When Nona's Girl Drive arrived in our office we all practically squealed with delight. She Writes VP Deborah Siegel had helped Nona with the book, guiding her to a number of feminists she eventually interviewed and Community Manager Wilson Sherwin knew Nona from their mutual downtown NYC childhoods. To be sure, we both felt a stake in the book and its story. Turns out, it's even better than we could have imagined! Girl Drive is the brainy, boozy, insightful tale of the road trip Nona and her best friend and photographer Emma Bee Bernstein take across the country in search of a sense of what feminism means to girls and women today. The only thing disappointing about the book is that we weren't actually along for the ride.
WS: What was the process like trying to sell/promote/market this book as a young woman? How do the problems women encounter in the publishing word reflect/differ from general feminist concerns?
NWA: The biggest problem has been getting editors to think of Girldrive as a mainstream book that not only feminism women would be interested in. They immediately see "feminism," "Seal Press," and they pass the book onto their resident female writer. Or they simply say, "We don't get to cover these issues, unfortunately." And I'm like, "What issues? Life issues?" The whole point of the book was to bring the conversation of feminism to all women, including those who weren't necessarily familiar with the word, but some of the press has felt like an echo chamber. Not that I don't love sites like SheWrites--they are kick-ass, and definitely have to exist!--but I do hope that feminism becomes a larger and more mainstream conversation in the future. This problem happens more generally when you're pitching anything--a piece, an art project, even an idea at work to your boss--and the women in Girldrive mentioned it over and over.
WS: You decided to do a book on feminism that is part memoir, part scrapbook, part ethnography and to leave the heavy theory out. What do we gain, what do we lose in doing so?
NWA: The main reason we shied away from theory was because we let women speak for themselves. We made sure not to privilege our own voices, and let the stories unfold on their own--to see feminism as a sort of multifaceted, nuanced conversation rather than a manifesto. We also wanted to avoid biting off more than we could chew--to kind of take the pulse of feminism and start a dialogue, rather than to write THE definitive guide to young feminism. Also, we wanted to keep it accessible and relate the often academic term of feminism to the tangible elements in our lives.But it's weird, because there does need to be someone analyzing and saying, "This is what this all means, and we need to take action." As much as I always say that feminism works better as a lens rather than a unified movement, that doesn't mean we don't need feminist theory to keep pushing it forward.
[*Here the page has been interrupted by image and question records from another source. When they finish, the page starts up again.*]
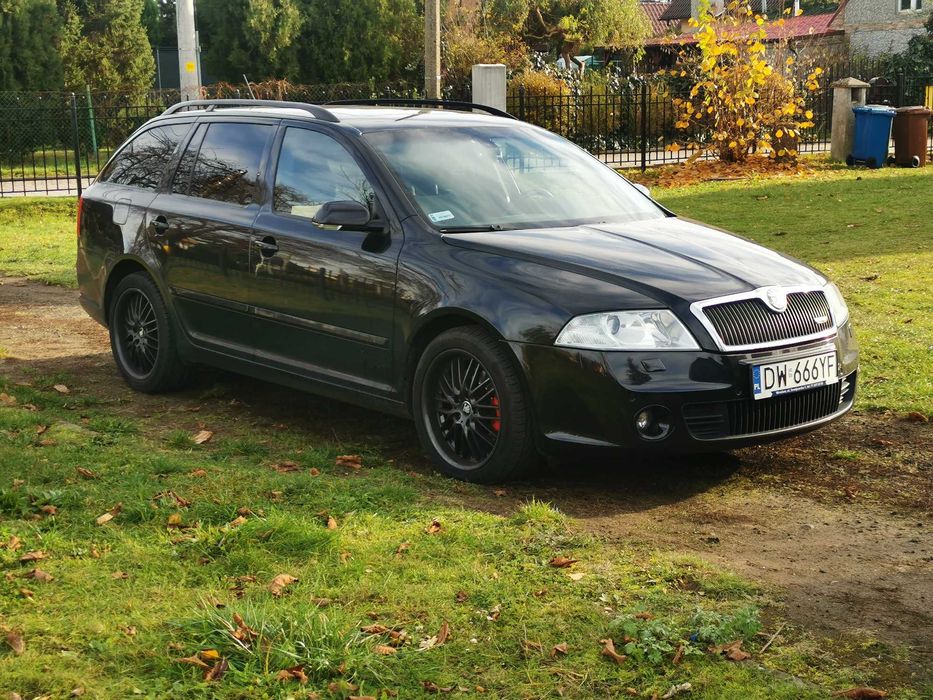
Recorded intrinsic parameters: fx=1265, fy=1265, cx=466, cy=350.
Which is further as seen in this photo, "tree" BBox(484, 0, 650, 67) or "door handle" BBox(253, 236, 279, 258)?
"tree" BBox(484, 0, 650, 67)

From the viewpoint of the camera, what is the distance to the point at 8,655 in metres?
3.67

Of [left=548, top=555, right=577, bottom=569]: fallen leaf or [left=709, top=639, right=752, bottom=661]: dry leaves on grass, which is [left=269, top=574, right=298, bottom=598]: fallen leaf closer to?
[left=548, top=555, right=577, bottom=569]: fallen leaf

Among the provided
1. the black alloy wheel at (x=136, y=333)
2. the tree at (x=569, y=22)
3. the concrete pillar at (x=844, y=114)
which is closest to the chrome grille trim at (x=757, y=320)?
the black alloy wheel at (x=136, y=333)

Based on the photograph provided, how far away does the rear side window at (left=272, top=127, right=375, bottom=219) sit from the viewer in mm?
6428

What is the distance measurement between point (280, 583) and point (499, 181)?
2.96m

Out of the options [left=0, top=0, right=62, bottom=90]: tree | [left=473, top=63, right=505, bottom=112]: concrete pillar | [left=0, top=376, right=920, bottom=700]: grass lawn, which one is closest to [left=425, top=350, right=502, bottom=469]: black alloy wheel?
[left=0, top=376, right=920, bottom=700]: grass lawn

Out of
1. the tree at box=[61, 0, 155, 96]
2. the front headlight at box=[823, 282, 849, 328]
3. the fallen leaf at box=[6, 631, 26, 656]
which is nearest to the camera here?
the fallen leaf at box=[6, 631, 26, 656]

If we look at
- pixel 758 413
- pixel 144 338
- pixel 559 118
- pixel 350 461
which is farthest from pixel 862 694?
pixel 559 118

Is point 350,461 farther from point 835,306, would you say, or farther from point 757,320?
point 835,306

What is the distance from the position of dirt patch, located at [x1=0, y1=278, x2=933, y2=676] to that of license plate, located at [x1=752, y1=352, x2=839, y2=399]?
0.49 meters

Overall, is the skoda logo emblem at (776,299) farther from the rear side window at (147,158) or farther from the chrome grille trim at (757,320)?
the rear side window at (147,158)

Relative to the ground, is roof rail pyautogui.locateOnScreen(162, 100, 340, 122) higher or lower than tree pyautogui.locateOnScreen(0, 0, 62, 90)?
lower

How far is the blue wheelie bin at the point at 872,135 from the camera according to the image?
21062mm

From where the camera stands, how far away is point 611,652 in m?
3.74
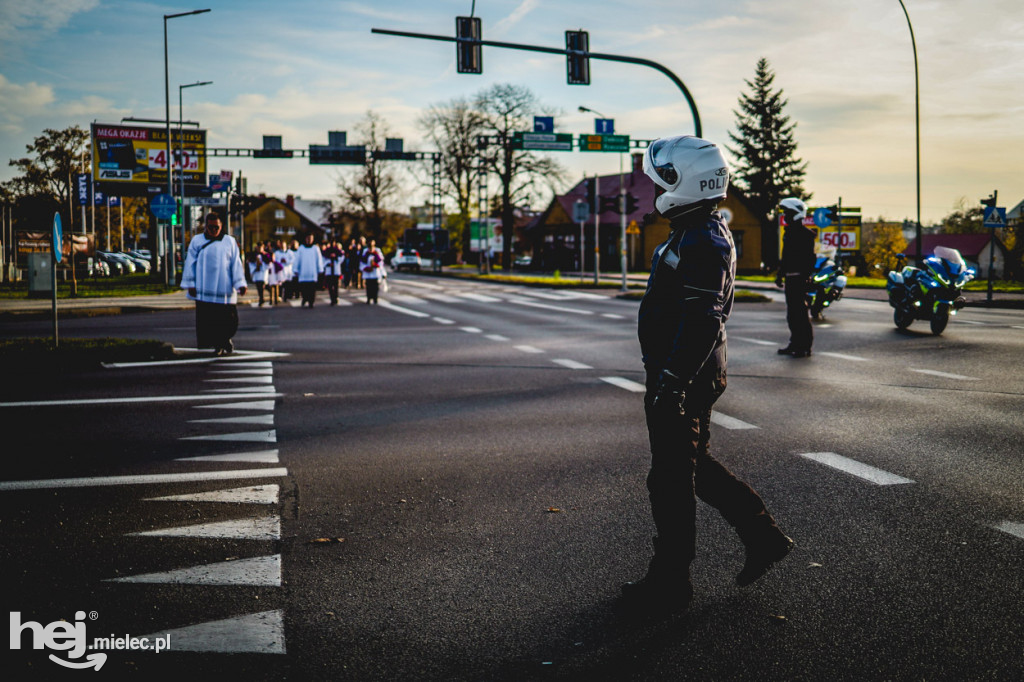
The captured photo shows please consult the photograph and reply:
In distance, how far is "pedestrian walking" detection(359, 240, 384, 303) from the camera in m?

DS: You encounter a remarkable cast of diverse women with hugely differing views about what feminism is, and what it isn't. How might you describe the commonalities, if any, among the women you met -- or is talking about commonalities among feminism's 'third wave' outre, or beside the point somehow?NWA: Discussing commonalities are useful--talking about feminism as an umbrella movement isn't. There were definitely common reasons as to why young women didn't identify as feminists--they were turned off by the stereotypes, they didn't like labels, they felt excluded by it, it felt too academic. But I think these hesitations all stemmed from the sense of feminism having to be an identity or an affinity to some imaginary group. Feminism isn't like "you're with us or against us." It's not some exclusive club with rules. It's more a lens through which to see the world, to notice not only sexism but the way gender works in society, to be aware of it, talk about it, and eventually change it for the better. I think if we framed feminism like that, women would be much more willing to get down with it and make it a part of their lives.